__Problem description__. Your task is to count the lines of the records that contain "trap". Answer with the number and nothing else.

The data START

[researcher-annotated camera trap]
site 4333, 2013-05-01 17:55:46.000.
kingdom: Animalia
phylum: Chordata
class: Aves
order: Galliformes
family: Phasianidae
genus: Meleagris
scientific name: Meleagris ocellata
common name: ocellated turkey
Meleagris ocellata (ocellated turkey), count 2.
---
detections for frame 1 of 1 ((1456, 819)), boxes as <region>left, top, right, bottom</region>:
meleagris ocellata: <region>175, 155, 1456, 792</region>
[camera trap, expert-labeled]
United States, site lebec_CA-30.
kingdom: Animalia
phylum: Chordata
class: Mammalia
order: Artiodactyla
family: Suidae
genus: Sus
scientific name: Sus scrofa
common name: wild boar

The data END
The data START

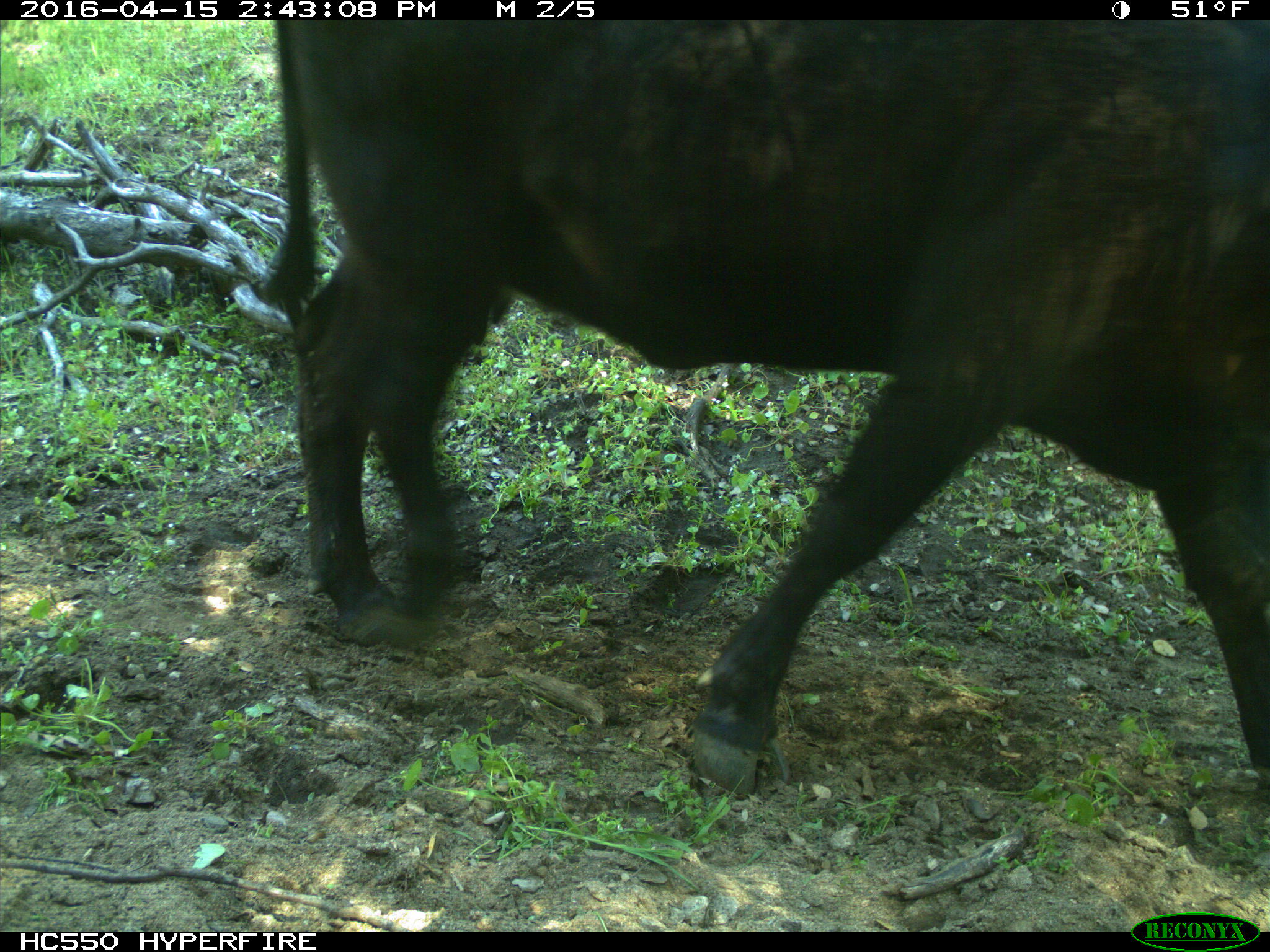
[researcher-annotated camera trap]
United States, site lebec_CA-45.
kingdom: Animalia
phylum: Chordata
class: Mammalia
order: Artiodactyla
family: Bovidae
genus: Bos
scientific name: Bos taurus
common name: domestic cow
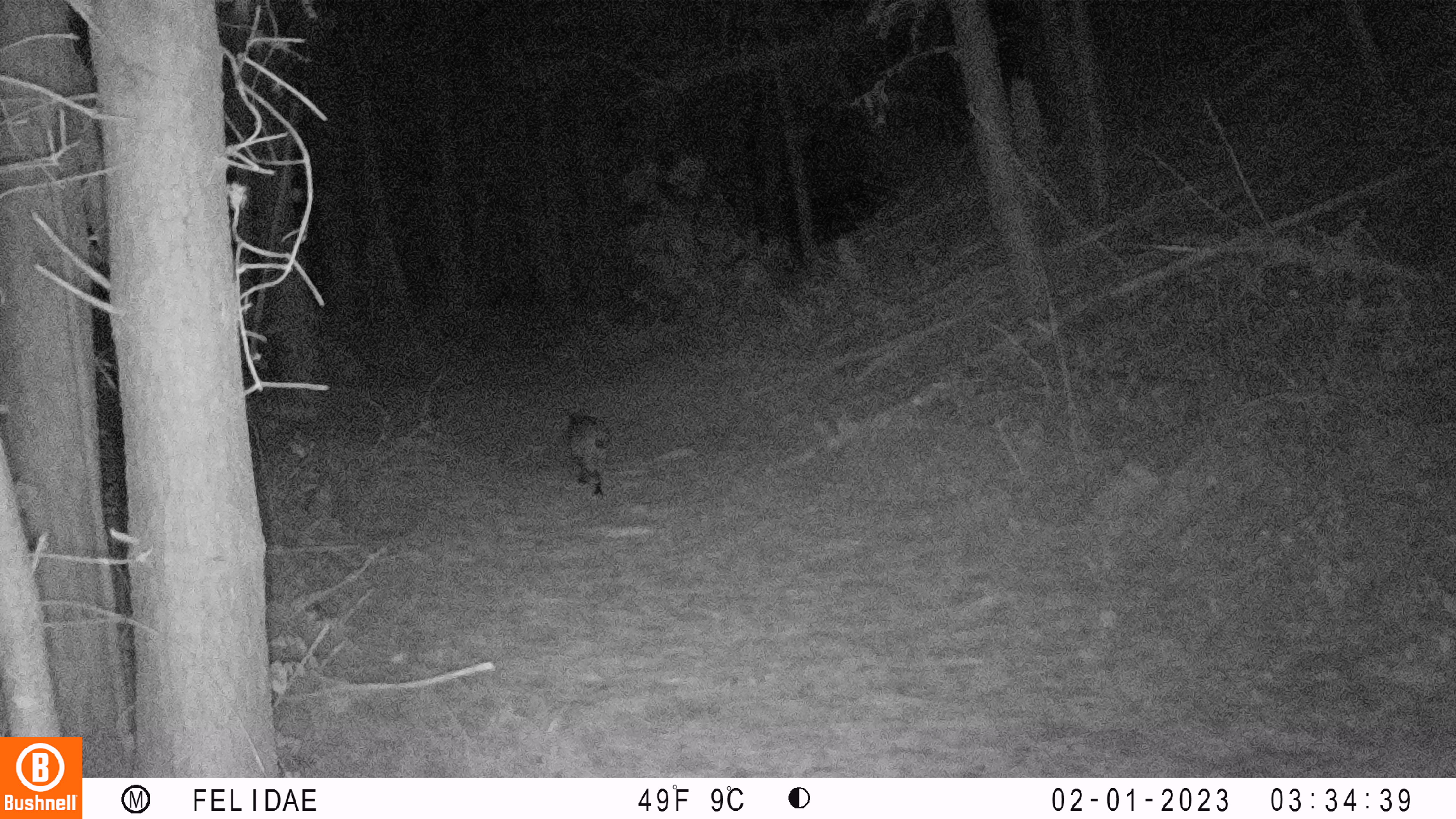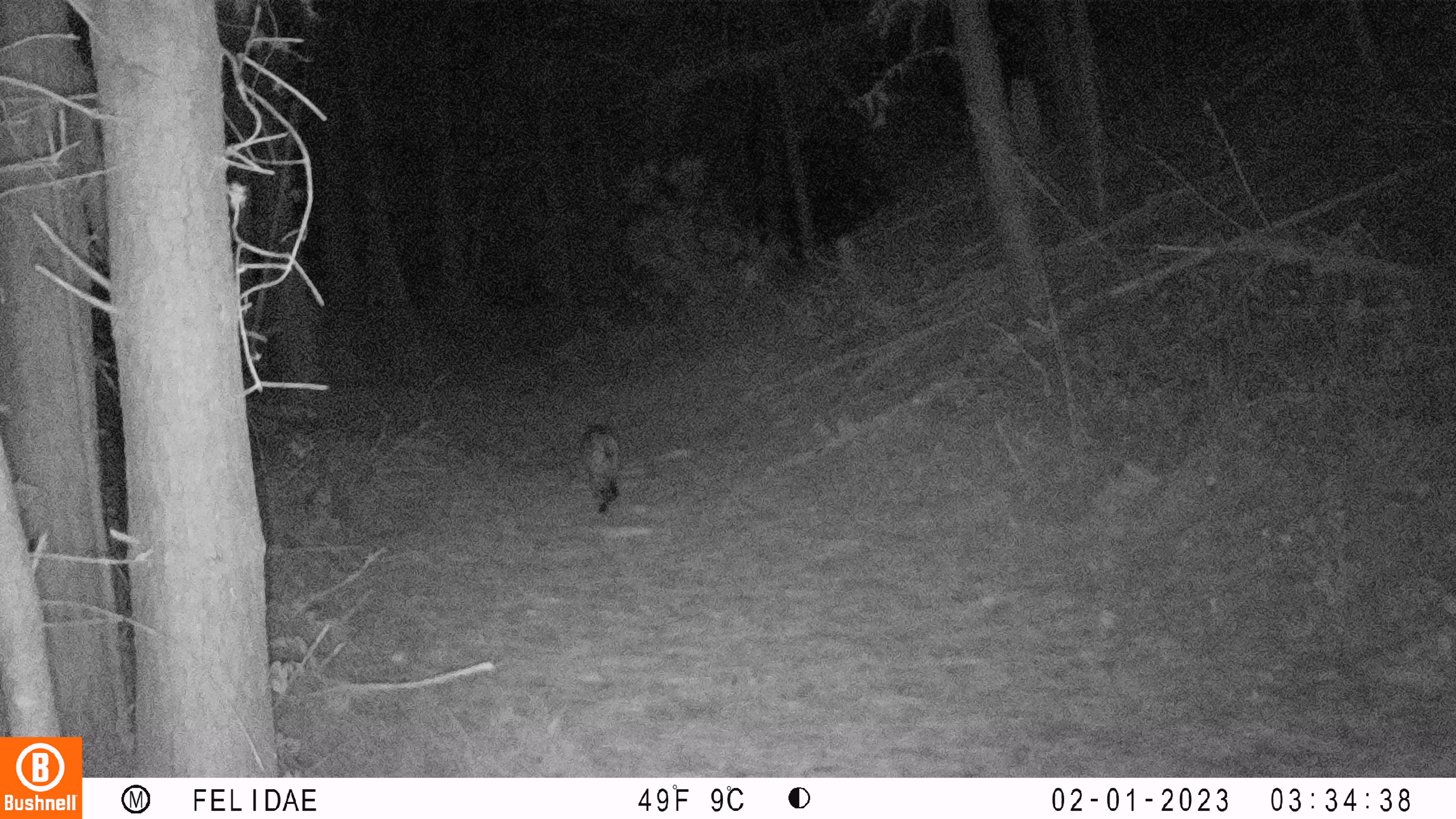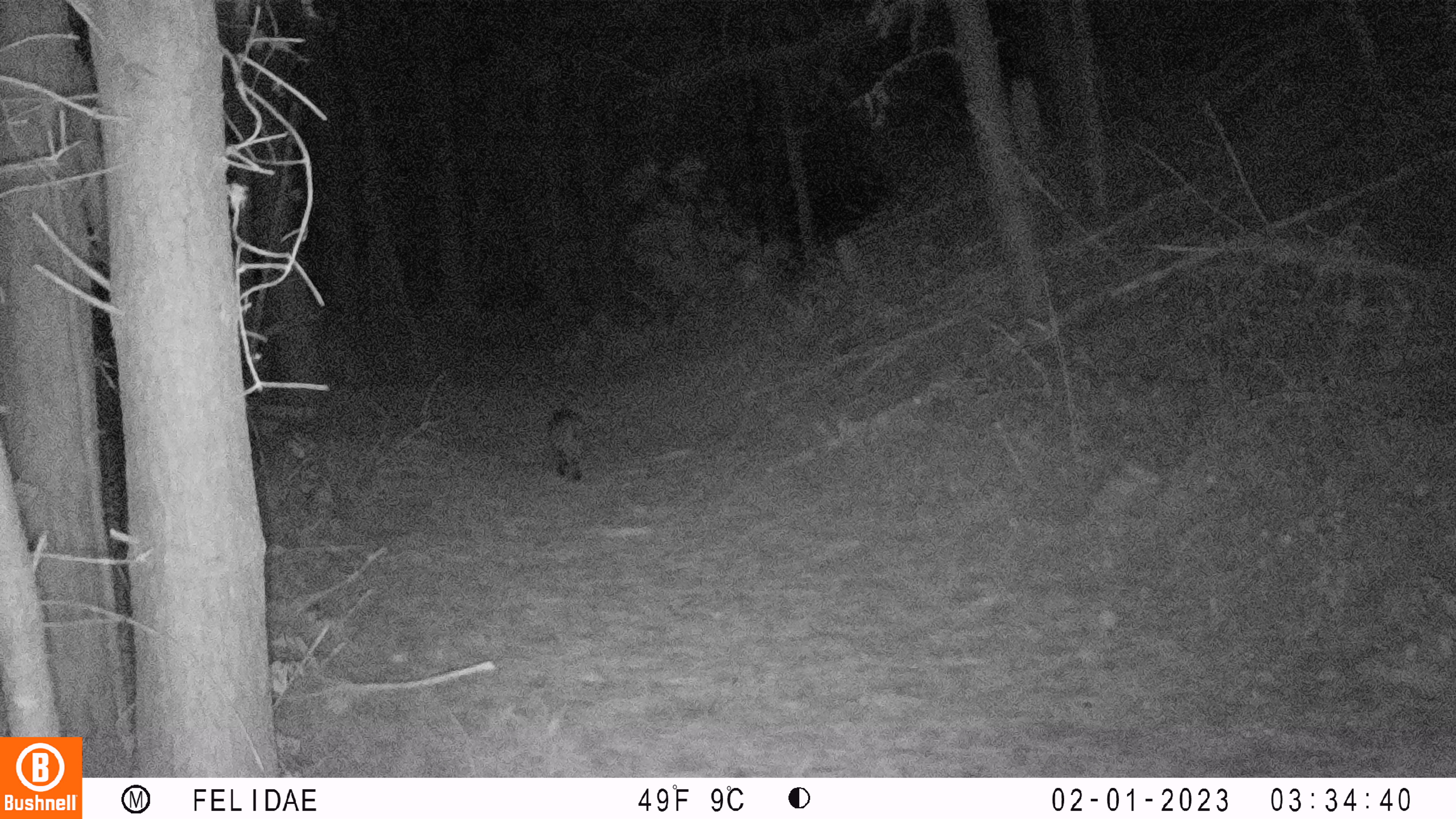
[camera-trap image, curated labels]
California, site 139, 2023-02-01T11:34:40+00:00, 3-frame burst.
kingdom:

The data END

__Exercise answer__. 4